TASK TO COMPLETE => Set each record down exactly, excluding all images.

AVAILABLE RECORDS =>

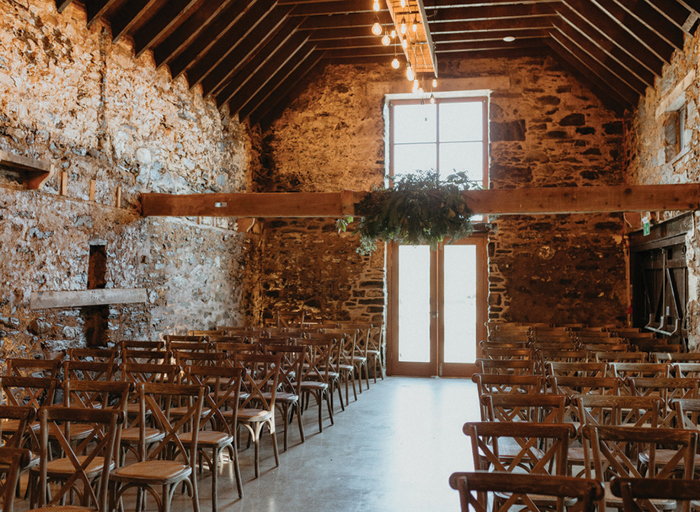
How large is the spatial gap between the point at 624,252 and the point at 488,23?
13.6 ft

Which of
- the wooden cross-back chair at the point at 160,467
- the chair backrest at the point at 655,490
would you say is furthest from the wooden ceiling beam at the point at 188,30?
the chair backrest at the point at 655,490

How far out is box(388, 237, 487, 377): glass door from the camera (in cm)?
989

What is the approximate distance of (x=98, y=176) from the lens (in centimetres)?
625

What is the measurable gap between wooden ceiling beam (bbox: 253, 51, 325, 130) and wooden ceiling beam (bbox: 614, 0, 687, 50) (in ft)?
16.9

TASK RESPONSE =>
How large is the spatial gap between the point at 624,252 and the point at 488,23?
13.6 ft

Which of
- the wooden cross-back chair at the point at 160,467
- the chair backrest at the point at 655,490
would you say is furthest from the wooden ceiling beam at the point at 188,30?
the chair backrest at the point at 655,490

How far out is box(388, 237, 487, 377): glass door from the camera (in cm)?
989

What is the approximate distance of (x=98, y=176) from the lens (in centimetres)?
625

What is the measurable gap between wooden ceiling beam (bbox: 253, 51, 325, 130) and wooden ceiling beam (bbox: 614, 0, 687, 50) (in ft)?
16.9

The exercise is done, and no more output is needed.